● **Görev ayrıntıları**: Aşağıdaki, KKTC'de doğan bebeklerin doğum kağıdına vurulan mühürle ilgili metni baştan sona, tek harfini değiştirmeden alıntılayın.

──────── Seçilen metin

KKTC’de doğan ve annesi ile babası KKTC vatandaşı olmayan bir bebeğin doğum kağıdına kırmızı mürekkeple “KKTC Vatandaşı Değildir” mührü vurulmakta ve 18 yaşına kadar bu ülkede yaşamasına rağmen de 18 yaşını doldurunca kapı dışarı edilmekte. Hangi vicdana, hangi mantığa sığar bu insanlık dışı uygulama anlamış değilim. Sadece hastalıklı beyinler üretir 21. Yüzyılda böylesi insanlık dışı kararları.

────────────────
──────── Veri kümesi kesiti

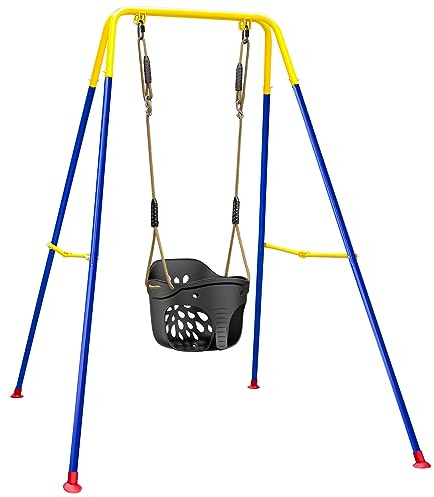 SELEWARE Toddler Swing Set w/Foldable Steel Swing Frame Stand Kids Bucket Swing Seat for Indoor Outdoor Use, Cute Elephant Shape Design Easy to Assemble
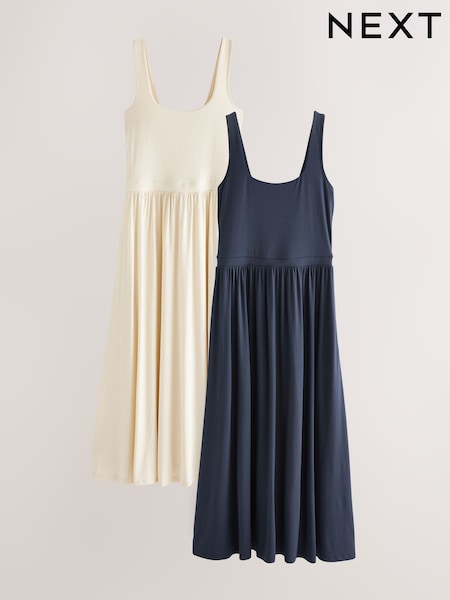 Ecru/Navy Jersey Waisted Summer Dress 2 Pack (H48293) | €83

────────────────

● **Görev çıktısı**:
KKTC’de doğan ve annesi ile babası KKTC vatandaşı olmayan bir bebeğin doğum kağıdına kırmızı mürekkeple “KKTC Vatandaşı Değildir” mührü vurulmakta ve 18 yaşına kadar bu ülkede yaşamasına rağmen de 18 yaşını doldurunca kapı dışarı edilmekte. Hangi vicdana, hangi mantığa sığar bu insanlık dışı uygulama anlamış değilim. Sadece hastalıklı beyinler üretir 21. Yüzyılda böylesi insanlık dışı kararları.